Anselmo Crespo e Paulo Tavares |
TSF/DN
António Henriques Gaspar está a
entrar no último ano do seu mandato à frente do Supremo Tribunal de Justiça.
Nesta entrevista à TSF e ao Diário de Notícias fala dos grupos de pressão que,
nas redes sociais, tentam condicionar as decisões dos juízes. Dá o exemplo de
grupos feministas que têm comentado decisões da Justiça, admite que é uma
reação legítima, mas diz-se preocupado com os efeitos na perceção que os
cidadãos têm do funcionamento da Justiça.
António Henriques Gaspar, na
abertura do ano judicial, na quinta-feira, disse que é necessário evitar a
"política criminal à flor da pele", condicionada por pressões que têm
assinatura. Pode partilhar connosco de quem é essa assinatura?

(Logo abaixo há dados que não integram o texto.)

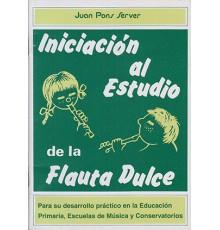 Iniciación al Estudio de la Flauta Dulce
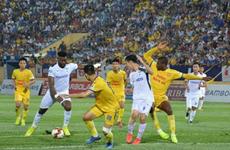 越南足球重回正轨 首场比赛迎来万余名球迷进场观看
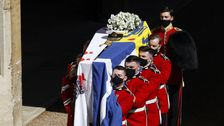 Prince Philip's Funeral Had 'Eerie' Moments, Royal Family Member Says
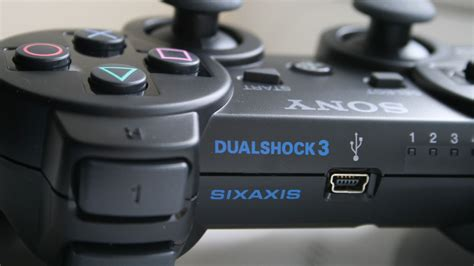 PS4 'doesn't support' current-gen DualShock 3 controller
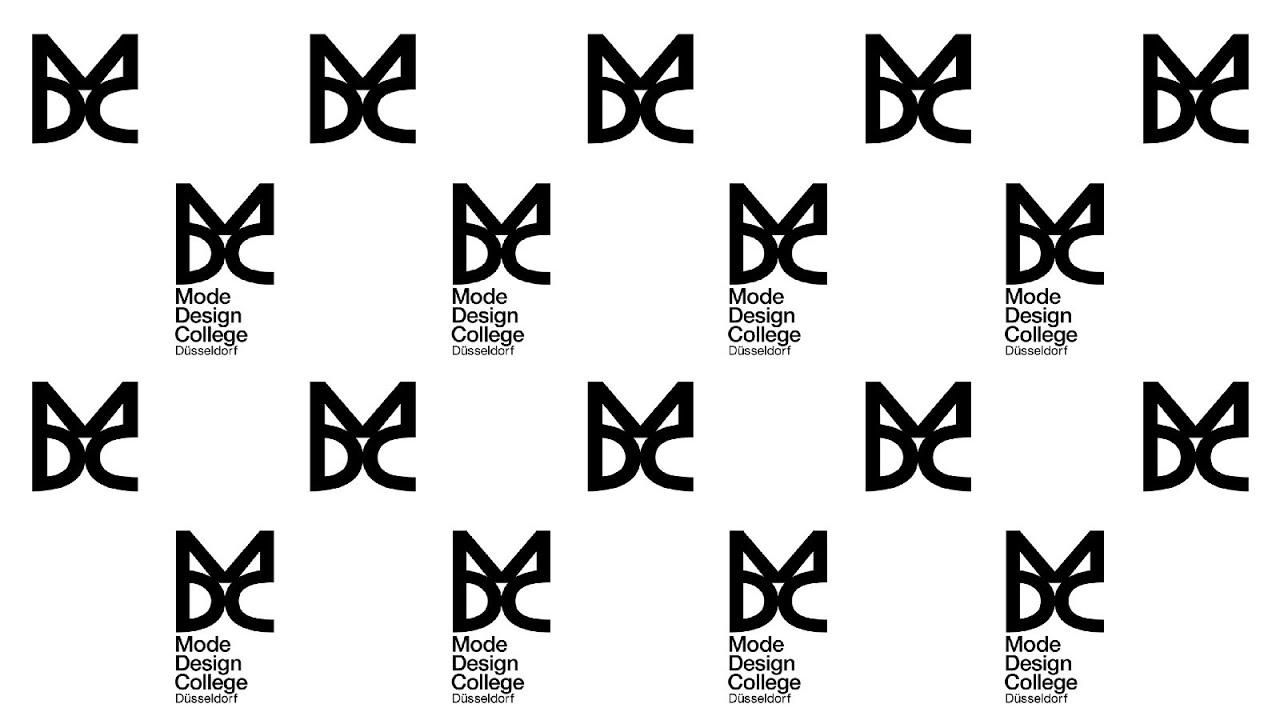 2c8ec0b18ad9ab Fashion Show MDC Düsseldorf - YouTube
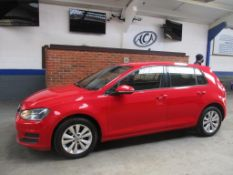 14 14 VW Golf SE Bluemotion Tech TDI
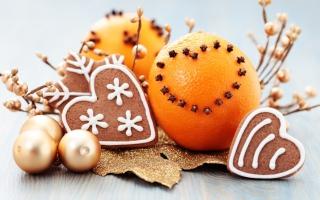 Orange Cookie Heart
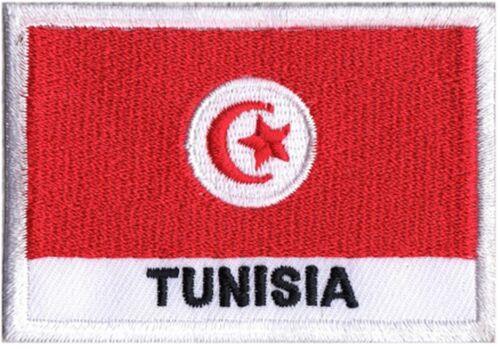 patch Patch patch Abzeichen zum Nähen Flagge Tunisian Tunesien 70 x 45 mm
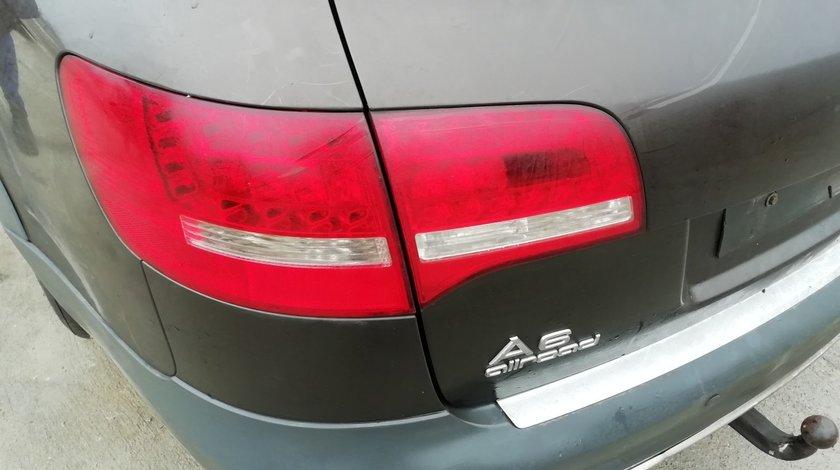 stop haion stanga dreapta Audi A6 All Road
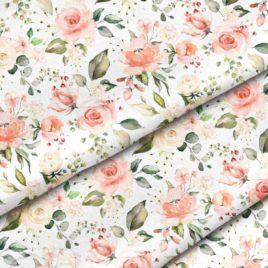 Ткань «Весенние розы»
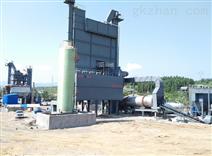 LB-L連續式混合料攪拌設備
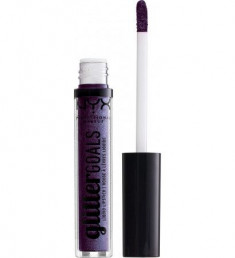 NYX PROFESSIONAL MAKEUP Жидкая помада с глиттером Glitter Goals Liquid Lipstick - Amethyst Vibes 07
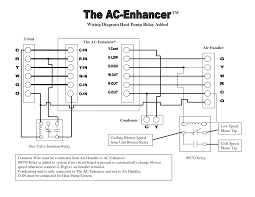 hvac wire diagram central air conditioner wiring diagram u2022 sharedw org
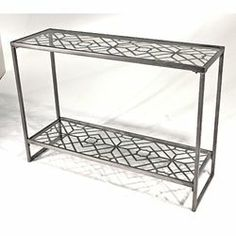 Vita V Home Metal Filigree Console Table   AllModern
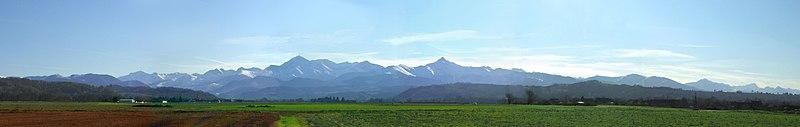 Fichier:Pyrénées Projet.jpg
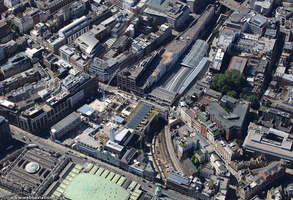 Farringdon tube station London from the air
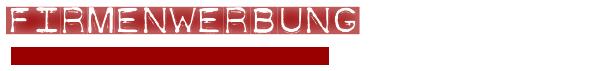 Banner Firmenwerbung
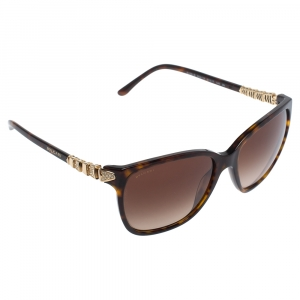 Bvlgari Havana Brown & Crystals/ Brown Gradient BV 8136B Square Sunglasses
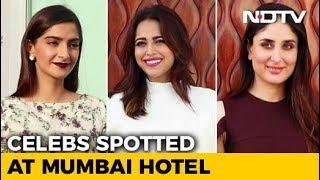 Celeb Spotting: 'Veere Di Wedding' Stars Sonam, Kareena, Swara & Shikha - NDTV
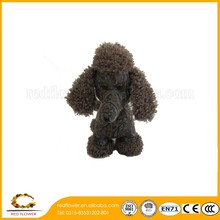 Long Hair Dog Stuffed Plush Toy Door Stop international door stopper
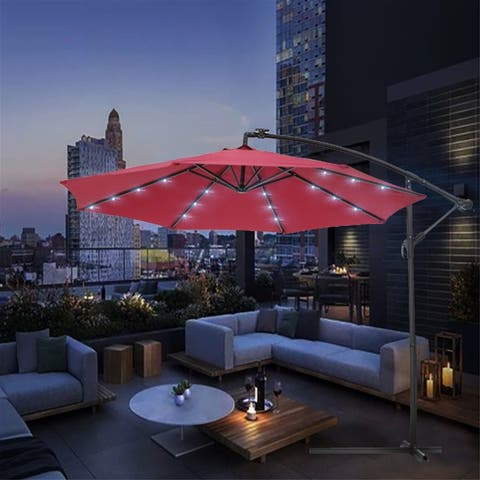 [Pre Sale]10 FT Solar LED Patio Outdoor Umbrella with 24 LED Lights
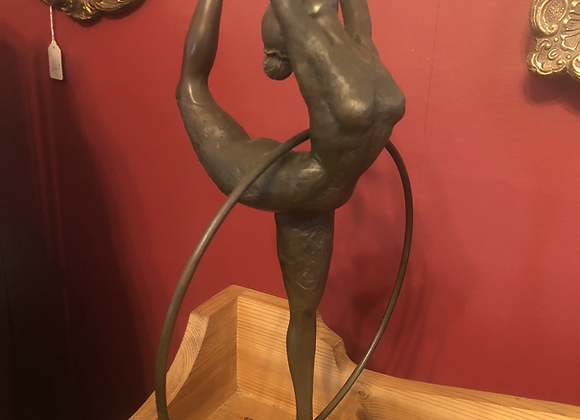 A Bronze Garanti Sculpture of a Hoop Dancer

De vários grupos, de vários
grupos. Quando disse "à flor da pele" não me referia apenas ao nível
nacional, referia-me também às instituições europeias e à política criminal
que, ultimamente, começa a ser também objeto da política europeia e da União
Europeia. E, aí, temos alguns problemas porque nem sempre se respeitam as
idiossincrasias nacionais e, por outro lado, há uma maior capacidade de
intervenção de alguns setores que têm maior acesso ao espaço público ou que
procuram ter maior acesso a esse espaço, e portanto podem e têm-no feito
colocar como necessidade premente a intervenção penal, desequilibrando as
situações. Eu não digo que não tenha de haver, relativamente a determinadas
matérias, uma política penal e uma política criminal cuidadas, o que eu digo é
que pode haver alguns desequilíbrios em relação à proporcionalidade, no modo
como os grupos atuam, pois são muito ativos entre nós, por exemplo em alguns
aspetos.
Mas pode concretizar?
Nos media, nas redes sociais. Por
exemplo aquilo que eu vou dizer é muito incorreto politicamente, a questão da
violência doméstica. A violência doméstica é um problema que nós sentimos e
que, como já disse uma vez, todos nós abraçamos como causa, agora misturar
coisas que são muito diferentes é sempre um risco, pelos condicionamentos ambientais
que isso pode causar. Nomeadamente, quando através de um nome ou embrulhado num
nome se integram ou podem ser integradas muitas realidades.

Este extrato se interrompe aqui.